The Hammers Attack is a new technique that allows an adversary to fully reconstruct the whole DNN model in AI privatization deployment scenarios by intercepting PCIe traffic and doing reverse-engineering to recover high-level semantics.
- AI services are used everywhere and require high-quality DNN models that are expensive to gather and deploy commercially
- Attackers may propose stealing information, but existing techniques can only reconstruct partial models
- The Hammers Attack is the first technique that can fully steal DNN models with zero inference accuracy detections
- The attack involves intercepting PCIe traffic, reverse-engineering to recover high-level semantics, and fully reconstructing the DNN model
- The reverse-engineering step is challenging due to closed-source runtime, driver, and GPU instructions, as well as millions of noises due to level out-of-order traffic and unrelated control traffic
- The attack technique can work on all existing GPUs and AI accelerators
- Potential countermeasures to mitigate such attacks need to be developed
In AI privatization deployment scenarios, a company may have a private high-quality DNN model for live-face authentication and would like to sell this model to other companies with a license fee. However, the company allowing the use of the model has the motivation to protect its confidentiality, while the company with physical access to its own machines has the motivation to steal the DNN model to save the license fee for the coming years. The Hammers Attack identifies the PCIe bus connecting the host and the GPU/AI-accelerator as a new attack surface that allows an adversary to fully reconstruct the whole DNN model.

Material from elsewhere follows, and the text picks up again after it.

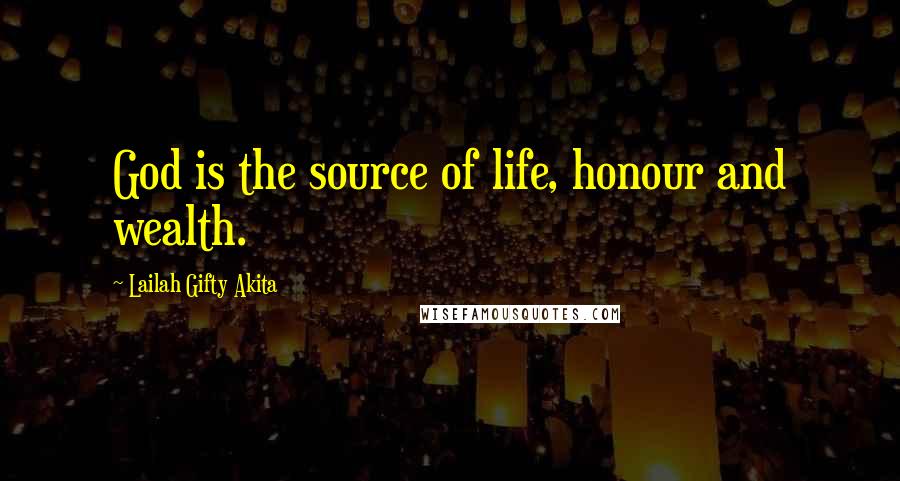 Lailah Gifty Akita Quotes: God is the source of life, honour and wealth.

The AI privatization deployment is becoming a big market in China and the US. For example, company A has a private high-quality DNN model for live-face authentication, and it would like to sell this DNN model to other companies with a license fee, e.g., million dollars per year. In this privatization deployment scenario, company A (the model owner) allows company B to use the DNN model but has the motivation to protect its confidentiality, while company B has the physical access to its own machines and also has the motivation to steal the DNN model to save the license fee for the coming years. Here company A usually protects its model with existing software-hardening and model-protection techniques on the host side, e.g., with secure boot, full disk encryption, runtime access control, and root privilege restrictions, etc. Luckily, all existing model extraction attacks are NOT able to reconstruct the whole DNN model. Thus, at this point, people still have the illusion that the model is safe (or at least the leakage is acceptable). However, in this talk, we identify that the PCIe bus connecting the host and the GPU/AI-accelerator is a new attack surface, which allows an adversary to FULLY reconstruct the WHOLE DNN model. We believe this attack technique can also work in other similar scenarios, such as a smartphone with NPU. This attack has three main steps:intercept PCIe traffic;do reverse-engineering to recover high-level semantics; andfully re-construct the DNN model.The 2nd reverse-engineering step is very challenging due to the closed-source runtime, driver and GPU instructions, as well as millions of noises due to level out-of-order traffic and unrelated control traffic.In the presentation, we will present the details of the attack steps and the algorithm of reconstructing the DNN model. We will also show three demos using 3 real-world GPUs, i.e., NVIDIA Geforce GT 730, NVIDIA GeforceRTX 1080 Ti, and NVIDIA Geforce RTX 2080 Ti, and 3 DNNs (i.e., MINIST, VGG, and Resnet). We believe our attack technique is able to work on all existing GPUs and AI accelerators. At last, we will discuss the potential countermeasures to mitigate such attacks. We hope that through our work, people could rethink the security of AI AI privatization deployment and harden the AI systems again from both software and hardware levels.